Problem requirements:
Copy the listing word for word, from its first line through the line that contains "42.1 metres", including that line.

(begin)

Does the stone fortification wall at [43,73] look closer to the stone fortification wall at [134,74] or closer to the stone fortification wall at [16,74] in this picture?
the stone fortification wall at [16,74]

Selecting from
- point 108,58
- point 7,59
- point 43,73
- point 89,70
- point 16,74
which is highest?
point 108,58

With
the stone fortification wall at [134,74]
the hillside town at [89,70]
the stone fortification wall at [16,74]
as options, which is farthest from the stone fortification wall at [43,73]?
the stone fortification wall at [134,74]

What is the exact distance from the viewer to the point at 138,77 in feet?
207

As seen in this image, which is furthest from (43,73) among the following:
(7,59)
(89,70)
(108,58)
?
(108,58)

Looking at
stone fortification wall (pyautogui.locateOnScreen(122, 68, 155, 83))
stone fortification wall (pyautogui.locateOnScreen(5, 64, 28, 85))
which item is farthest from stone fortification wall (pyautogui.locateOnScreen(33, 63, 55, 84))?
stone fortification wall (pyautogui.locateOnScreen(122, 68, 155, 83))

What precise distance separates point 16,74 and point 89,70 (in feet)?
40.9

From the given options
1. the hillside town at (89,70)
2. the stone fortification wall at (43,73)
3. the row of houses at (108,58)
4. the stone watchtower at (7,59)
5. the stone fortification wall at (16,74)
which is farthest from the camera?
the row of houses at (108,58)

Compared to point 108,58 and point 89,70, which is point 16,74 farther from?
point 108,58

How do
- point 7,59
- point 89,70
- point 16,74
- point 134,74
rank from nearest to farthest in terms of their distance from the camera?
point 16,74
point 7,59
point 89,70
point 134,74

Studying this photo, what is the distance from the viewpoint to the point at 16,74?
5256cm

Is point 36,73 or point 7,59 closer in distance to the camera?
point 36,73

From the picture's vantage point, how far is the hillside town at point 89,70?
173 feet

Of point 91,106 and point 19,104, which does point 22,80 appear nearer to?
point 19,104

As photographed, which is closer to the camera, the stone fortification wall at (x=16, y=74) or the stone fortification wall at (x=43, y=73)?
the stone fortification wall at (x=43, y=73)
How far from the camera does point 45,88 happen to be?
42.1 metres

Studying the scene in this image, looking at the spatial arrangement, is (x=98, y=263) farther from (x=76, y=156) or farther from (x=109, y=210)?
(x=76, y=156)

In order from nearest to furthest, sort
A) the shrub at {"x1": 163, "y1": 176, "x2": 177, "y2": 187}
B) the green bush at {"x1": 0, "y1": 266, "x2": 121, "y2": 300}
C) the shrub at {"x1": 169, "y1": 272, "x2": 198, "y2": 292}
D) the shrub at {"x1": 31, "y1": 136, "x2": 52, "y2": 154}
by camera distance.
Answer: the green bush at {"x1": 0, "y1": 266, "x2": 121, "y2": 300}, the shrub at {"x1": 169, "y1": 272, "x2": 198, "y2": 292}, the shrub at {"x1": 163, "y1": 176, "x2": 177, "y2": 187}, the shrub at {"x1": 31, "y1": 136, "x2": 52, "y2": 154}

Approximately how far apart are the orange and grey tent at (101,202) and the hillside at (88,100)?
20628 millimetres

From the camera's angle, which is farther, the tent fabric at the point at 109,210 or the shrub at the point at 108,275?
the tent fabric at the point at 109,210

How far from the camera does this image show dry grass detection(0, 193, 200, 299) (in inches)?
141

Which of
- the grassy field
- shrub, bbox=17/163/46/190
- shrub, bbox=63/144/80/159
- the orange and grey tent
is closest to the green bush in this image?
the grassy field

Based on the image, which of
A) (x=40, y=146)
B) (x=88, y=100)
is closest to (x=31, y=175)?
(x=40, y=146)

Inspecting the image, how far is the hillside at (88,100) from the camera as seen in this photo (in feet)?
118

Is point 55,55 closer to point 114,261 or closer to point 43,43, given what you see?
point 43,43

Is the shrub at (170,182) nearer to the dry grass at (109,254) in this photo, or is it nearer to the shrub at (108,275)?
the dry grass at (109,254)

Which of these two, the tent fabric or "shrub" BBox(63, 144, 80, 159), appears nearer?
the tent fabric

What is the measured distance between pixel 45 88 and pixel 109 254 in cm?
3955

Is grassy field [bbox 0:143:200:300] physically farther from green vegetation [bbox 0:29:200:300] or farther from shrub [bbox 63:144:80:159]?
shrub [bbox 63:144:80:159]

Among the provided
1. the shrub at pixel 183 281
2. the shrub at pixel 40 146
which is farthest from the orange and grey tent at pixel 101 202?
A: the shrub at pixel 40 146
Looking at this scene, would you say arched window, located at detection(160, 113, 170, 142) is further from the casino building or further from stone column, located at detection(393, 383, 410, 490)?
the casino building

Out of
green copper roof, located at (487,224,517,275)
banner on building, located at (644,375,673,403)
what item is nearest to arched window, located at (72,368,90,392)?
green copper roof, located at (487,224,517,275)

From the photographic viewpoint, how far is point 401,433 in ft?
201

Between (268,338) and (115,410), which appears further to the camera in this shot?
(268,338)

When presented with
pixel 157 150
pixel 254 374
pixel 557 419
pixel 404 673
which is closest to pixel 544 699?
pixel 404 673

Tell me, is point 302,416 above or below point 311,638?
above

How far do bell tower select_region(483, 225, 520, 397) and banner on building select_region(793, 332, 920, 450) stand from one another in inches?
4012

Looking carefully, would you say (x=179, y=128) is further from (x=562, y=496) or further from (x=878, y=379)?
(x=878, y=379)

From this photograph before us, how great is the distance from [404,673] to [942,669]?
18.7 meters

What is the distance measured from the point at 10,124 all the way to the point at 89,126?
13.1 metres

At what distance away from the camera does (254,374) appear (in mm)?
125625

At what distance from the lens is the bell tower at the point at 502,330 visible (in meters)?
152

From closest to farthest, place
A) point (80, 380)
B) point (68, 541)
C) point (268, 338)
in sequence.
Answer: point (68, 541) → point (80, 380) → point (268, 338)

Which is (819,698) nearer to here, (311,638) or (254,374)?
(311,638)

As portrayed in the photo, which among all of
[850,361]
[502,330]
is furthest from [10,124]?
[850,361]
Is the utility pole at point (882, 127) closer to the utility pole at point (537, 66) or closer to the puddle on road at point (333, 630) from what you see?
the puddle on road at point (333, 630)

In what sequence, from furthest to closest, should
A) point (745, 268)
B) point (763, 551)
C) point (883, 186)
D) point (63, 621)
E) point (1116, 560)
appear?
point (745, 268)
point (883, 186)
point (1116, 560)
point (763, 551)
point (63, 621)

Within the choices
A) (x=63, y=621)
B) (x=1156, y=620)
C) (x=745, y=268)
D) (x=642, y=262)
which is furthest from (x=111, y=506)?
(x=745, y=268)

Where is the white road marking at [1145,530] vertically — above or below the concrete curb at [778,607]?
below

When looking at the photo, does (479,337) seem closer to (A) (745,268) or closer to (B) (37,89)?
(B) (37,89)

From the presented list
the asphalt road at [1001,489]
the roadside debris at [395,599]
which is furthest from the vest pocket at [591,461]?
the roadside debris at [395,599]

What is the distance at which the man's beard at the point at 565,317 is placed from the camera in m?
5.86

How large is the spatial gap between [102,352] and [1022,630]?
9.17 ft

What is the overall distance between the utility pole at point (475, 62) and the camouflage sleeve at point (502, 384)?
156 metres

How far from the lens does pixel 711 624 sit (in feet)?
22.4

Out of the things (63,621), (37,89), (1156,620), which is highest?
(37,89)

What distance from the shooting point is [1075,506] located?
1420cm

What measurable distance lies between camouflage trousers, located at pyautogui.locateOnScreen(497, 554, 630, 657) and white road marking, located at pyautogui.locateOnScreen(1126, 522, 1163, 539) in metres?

(end)

Exercise result:
Does the stone fortification wall at [43,73] look closer to the stone fortification wall at [134,74] or closer to the stone fortification wall at [16,74] in this picture?
the stone fortification wall at [16,74]

Selecting from
- point 108,58
- point 7,59
- point 43,73
- point 89,70
- point 16,74
which is highest?
point 108,58

With
the stone fortification wall at [134,74]
the hillside town at [89,70]
the stone fortification wall at [16,74]
as options, which is farthest from the stone fortification wall at [43,73]?
the stone fortification wall at [134,74]

What is the exact distance from the viewer to the point at 138,77 in feet?
207

As seen in this image, which is furthest from (43,73) among the following:
(7,59)
(89,70)
(108,58)
?
(108,58)

Looking at
stone fortification wall (pyautogui.locateOnScreen(122, 68, 155, 83))
stone fortification wall (pyautogui.locateOnScreen(5, 64, 28, 85))
which item is farthest from stone fortification wall (pyautogui.locateOnScreen(33, 63, 55, 84))?
stone fortification wall (pyautogui.locateOnScreen(122, 68, 155, 83))

What precise distance separates point 16,74 and point 89,70 (in feet)?
40.9

From the given options
1. the hillside town at (89,70)
2. the stone fortification wall at (43,73)
3. the row of houses at (108,58)
4. the stone watchtower at (7,59)
5. the stone fortification wall at (16,74)
which is farthest from the camera?
the row of houses at (108,58)

Compared to point 108,58 and point 89,70, which is point 16,74 farther from?
point 108,58

How do
- point 7,59
- point 89,70
- point 16,74
- point 134,74
rank from nearest to farthest in terms of their distance from the camera?
point 16,74
point 7,59
point 89,70
point 134,74

Studying this photo, what is the distance from the viewpoint to the point at 16,74?
5256cm

Is point 36,73 or point 7,59 closer in distance to the camera?
point 36,73

From the picture's vantage point, how far is the hillside town at point 89,70?
173 feet

Of point 91,106 and point 19,104, which does point 22,80 appear nearer to?
point 19,104

As photographed, which is closer to the camera, the stone fortification wall at (x=16, y=74) or the stone fortification wall at (x=43, y=73)?
the stone fortification wall at (x=43, y=73)
How far from the camera does point 45,88 happen to be?
42.1 metres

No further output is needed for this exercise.